What this task involves
For the word "larger", state how many lines of the records include it, with no other text.

(Data entries)
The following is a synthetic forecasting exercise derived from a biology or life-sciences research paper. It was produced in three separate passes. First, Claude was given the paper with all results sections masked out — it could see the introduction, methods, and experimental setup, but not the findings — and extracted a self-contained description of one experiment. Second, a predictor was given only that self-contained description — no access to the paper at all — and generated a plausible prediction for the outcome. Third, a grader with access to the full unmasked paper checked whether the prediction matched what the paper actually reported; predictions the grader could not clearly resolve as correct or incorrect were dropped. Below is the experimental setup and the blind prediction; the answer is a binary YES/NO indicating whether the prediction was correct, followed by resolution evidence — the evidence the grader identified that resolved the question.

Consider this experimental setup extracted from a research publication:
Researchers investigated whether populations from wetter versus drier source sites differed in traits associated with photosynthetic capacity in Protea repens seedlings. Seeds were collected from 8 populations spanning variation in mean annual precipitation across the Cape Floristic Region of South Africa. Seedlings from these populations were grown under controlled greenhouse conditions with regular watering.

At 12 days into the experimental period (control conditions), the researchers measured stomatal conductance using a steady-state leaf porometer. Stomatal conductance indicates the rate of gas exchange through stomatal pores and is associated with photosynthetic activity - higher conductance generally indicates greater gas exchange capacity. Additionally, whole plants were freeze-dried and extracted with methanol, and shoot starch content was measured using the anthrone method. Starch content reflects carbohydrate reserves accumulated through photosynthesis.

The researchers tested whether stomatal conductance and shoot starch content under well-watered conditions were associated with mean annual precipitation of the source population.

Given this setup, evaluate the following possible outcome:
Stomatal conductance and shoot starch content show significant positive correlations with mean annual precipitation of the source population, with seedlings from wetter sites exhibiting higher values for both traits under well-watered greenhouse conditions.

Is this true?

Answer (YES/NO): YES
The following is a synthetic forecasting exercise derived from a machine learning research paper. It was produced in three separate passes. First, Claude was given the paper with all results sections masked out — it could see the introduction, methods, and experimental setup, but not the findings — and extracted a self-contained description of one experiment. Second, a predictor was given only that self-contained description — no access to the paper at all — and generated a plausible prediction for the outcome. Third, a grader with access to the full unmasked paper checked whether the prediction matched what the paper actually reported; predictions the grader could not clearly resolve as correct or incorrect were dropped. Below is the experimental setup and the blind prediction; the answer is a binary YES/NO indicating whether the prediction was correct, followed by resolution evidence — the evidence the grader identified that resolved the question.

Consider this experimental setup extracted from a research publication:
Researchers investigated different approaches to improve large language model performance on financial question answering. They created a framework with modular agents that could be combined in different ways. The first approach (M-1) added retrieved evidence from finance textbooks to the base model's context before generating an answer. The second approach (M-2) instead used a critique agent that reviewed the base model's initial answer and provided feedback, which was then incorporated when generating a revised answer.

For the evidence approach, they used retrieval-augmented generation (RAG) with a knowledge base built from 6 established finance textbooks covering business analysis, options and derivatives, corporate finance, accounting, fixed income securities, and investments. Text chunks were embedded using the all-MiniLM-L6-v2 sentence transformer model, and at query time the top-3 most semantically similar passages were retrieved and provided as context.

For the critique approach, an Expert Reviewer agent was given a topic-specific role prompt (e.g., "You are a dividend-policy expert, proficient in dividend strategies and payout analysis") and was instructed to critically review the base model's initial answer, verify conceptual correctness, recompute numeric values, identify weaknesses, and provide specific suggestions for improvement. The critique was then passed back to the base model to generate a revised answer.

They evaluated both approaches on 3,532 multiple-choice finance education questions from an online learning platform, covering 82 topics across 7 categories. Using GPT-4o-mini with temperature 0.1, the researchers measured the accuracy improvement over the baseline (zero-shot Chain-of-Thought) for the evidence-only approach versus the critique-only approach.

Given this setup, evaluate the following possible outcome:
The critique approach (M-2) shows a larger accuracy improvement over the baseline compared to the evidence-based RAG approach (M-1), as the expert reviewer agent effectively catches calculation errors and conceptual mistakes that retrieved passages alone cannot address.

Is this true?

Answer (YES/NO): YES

--

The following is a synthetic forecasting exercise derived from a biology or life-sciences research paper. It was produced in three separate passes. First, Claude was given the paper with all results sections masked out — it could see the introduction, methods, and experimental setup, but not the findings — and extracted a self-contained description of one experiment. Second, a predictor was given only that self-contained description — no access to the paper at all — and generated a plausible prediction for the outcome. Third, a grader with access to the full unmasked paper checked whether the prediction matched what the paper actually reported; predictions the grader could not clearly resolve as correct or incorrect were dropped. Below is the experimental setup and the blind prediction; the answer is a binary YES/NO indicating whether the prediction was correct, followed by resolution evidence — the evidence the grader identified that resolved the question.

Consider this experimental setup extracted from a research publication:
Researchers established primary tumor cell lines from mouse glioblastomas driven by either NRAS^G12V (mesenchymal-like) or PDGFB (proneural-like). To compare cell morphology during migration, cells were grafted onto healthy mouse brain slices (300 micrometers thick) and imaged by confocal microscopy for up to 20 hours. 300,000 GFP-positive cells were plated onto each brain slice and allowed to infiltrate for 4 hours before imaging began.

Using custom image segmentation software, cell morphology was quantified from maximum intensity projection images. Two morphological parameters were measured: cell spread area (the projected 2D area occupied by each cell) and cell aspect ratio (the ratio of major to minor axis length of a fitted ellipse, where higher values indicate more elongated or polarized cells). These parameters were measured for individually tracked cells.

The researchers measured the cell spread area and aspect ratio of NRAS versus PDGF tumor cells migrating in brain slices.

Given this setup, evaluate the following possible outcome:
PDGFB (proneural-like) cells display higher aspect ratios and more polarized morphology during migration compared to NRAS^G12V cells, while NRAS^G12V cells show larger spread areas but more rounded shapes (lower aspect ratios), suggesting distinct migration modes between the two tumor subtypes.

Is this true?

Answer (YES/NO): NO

Final answer
2